▶ Kutipan Teks
- - - -

Perjuangan Fisik dan Konfrontasi Mempertahankan Kemerdekaan


Perjuangan Fisik dan Konfrontasi Mempertahankan Kemerdekaan

•    Kedatangan Sekutu di Indonesia.

Sekutu datang ke Indonesia pada 29 September 1945 dianggap relatif terlambat, apabila dilihat dari penyerahan Jepang, yaitu 14 Agustus 1945. Namun demikian, tidak dinilai terlambat apabila dilihat dari waktu penandatanganan piagam penyerahan Jepang kepada Sekutu pada 12 September 1945. Ada dua hal yang menyebabkan Sekutu terlambat datang ke Indonesia, pertama, Sekutu harus melakukan koordinasi di antara negara-negara anggota Sekutu, yang kedua, Sekutu harus mengirim dan menunggu informasi tentang keadaan di Indonesia dari pasukan mata-mata .

Sejak memenangkan Perang Dunia II, Sekutu menguasai wilayah yang sangat luas, di Eropa, Afrika, dan Asia. Pada waktu yang relatif sama, Sekutu dalam hal ini Inggris yang sudah membentuk satuan komando bernama SEAC mengirim pasukan mata-mata untuk mengetahui kondisi di Indonesia sejak diserahkan oleh Jepang. Ternyata Sekutu datang ke Indonesia diboncengi NICA (Nederlands Indies Civil Administration), yaitu suatu pemerintahan sipil Belanda yang bertujuan untuk kembali menguasai Indonesia. Inggris sebagai Sekutu yang ditugaskan ke Indonesia, ternyata telah mengadakan perjanjian rahasia dengan Belanda, yang disebut Civil Affair Aggreement pada 24 Agustus 1945. Isi perjanjian itu adalah Tentara Pendudukan Inggris di Indonesia akan memegang kekuasaan atas nama Pemerintah Belanda, dalam melaksanakan tugas pemerintahan sipil akan dilaksanakan oleh NICA dibawah tanggungjawab Komando Inggris, kekuasaan itu kemudian akan dikembalikan kepada Pemerintah Belanda.

•    Pertempuran Surabaya

Kedatangan tentara Inggris di Surabaya pada tanggal 25 Oktober 1945, dibawah pimpinan Brigadir Jenderal Mallaby. Pada tanggal 27 Oktober 1945 tentara Inggris mulai menduduki gedung pemerintahan, yang dipertahankan oleh rakyat dan pemuda Indonesia sehingga terjadi pertempuran. Tanggal 29 Oktober 1945 atas permintaan Letnan Jenderal Christison, Presiden Soekarno terbang ke Surabaya untuk menghentikan pertempuran. Usaha Bung Karno berhasil dengan tercapainya gencatan senjata. Pada tanggal 31 Oktober 1945 tersiarlah berita bahwa Brigadir Jendral Mallaby hilang kemudian ternyata terbunuh. Karena tidak dapat menangkap pembunuhnya, maka pada tanggal 9 November 1945 Mayor Jenderal Manserg dengan surat sebaran menyampaikan ultimatum.

- - - -

▶ Data
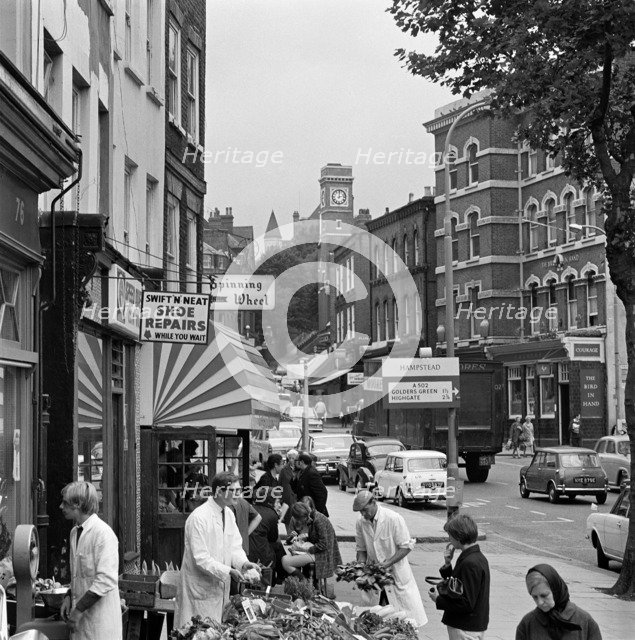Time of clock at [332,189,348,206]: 12:12
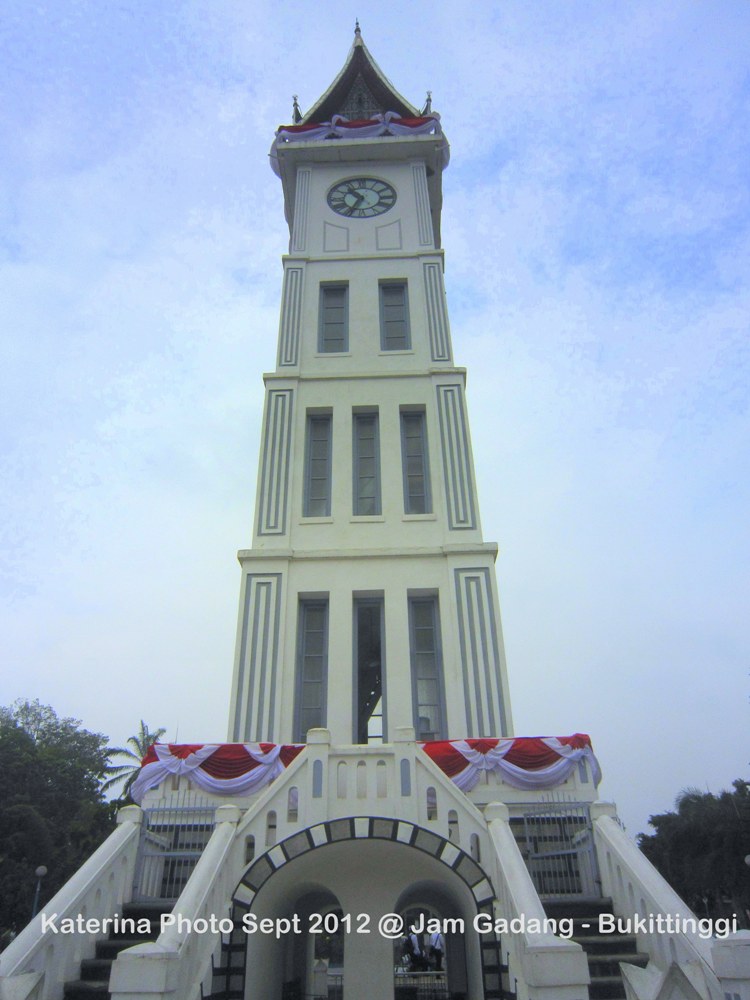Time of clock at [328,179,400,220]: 10:34
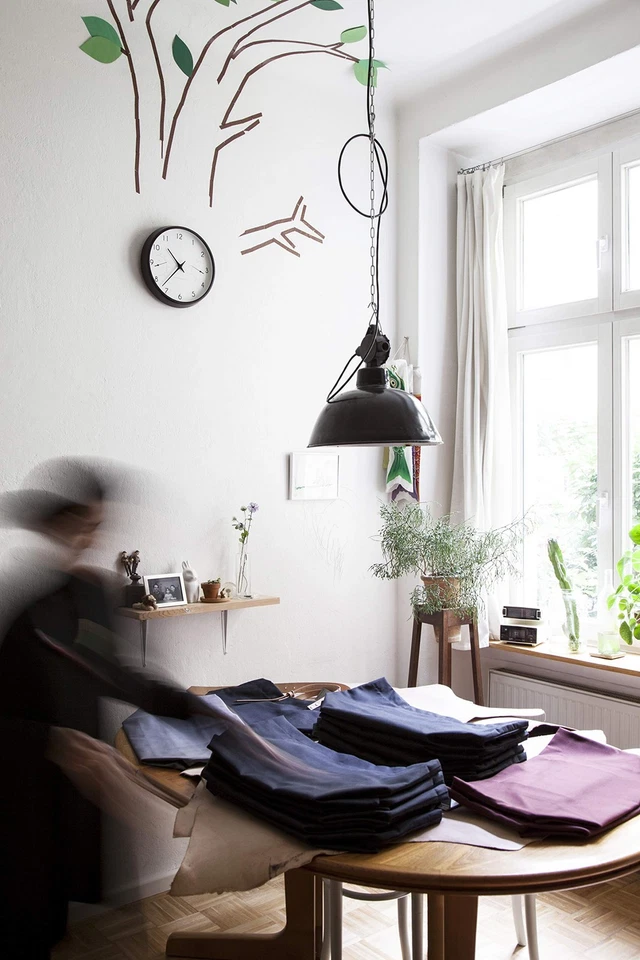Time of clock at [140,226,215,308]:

- - - -

▶ Yang Harus Dikerjakan
• A. Jawab pertanyaan berikut berdasarkan teks tentang perjuangan mempertahankan kemerdekaan.
(i) Pada tanggal berapa Sekutu datang ke Indonesia?
(ii) Apa nama perjanjian rahasia antara Inggris dan Belanda?
(iii) Siapa pemimpin tentara Inggris yang datang di Surabaya pada tanggal 25 Oktober 1945?
• B. Salin dari teks tentang perjuangan mempertahankan kemerdekaan bagian yang dimulai dengan kata-kata "Kedatangan tentara Inggris" dan berakhir dengan "sebaran menyampaikan ultimatum.".

▶ Kunci Jawaban
• A.
(i) 29 September 1945
(ii) Civil Affair Aggreement
(iii) Brigadir Jenderal Mallaby

• B.
Kedatangan tentara Inggris di Surabaya pada tanggal 25 Oktober 1945, dibawah pimpinan Brigadir Jenderal Mallaby. Pada tanggal 27 Oktober 1945 tentara Inggris mulai menduduki gedung pemerintahan, yang dipertahankan oleh rakyat dan pemuda Indonesia sehingga terjadi pertempuran. Tanggal 29 Oktober 1945 atas permintaan Letnan Jenderal Christison, Presiden Soekarno terbang ke Surabaya untuk menghentikan pertempuran. Usaha Bung Karno berhasil dengan tercapainya gencatan senjata. Pada tanggal 31 Oktober 1945 tersiarlah berita bahwa Brigadir Jendral Mallaby hilang kemudian ternyata terbunuh. Karena tidak dapat menangkap pembunuhnya, maka pada tanggal 9 November 1945 Mayor Jenderal Manserg dengan surat sebaran menyampaikan ultimatum.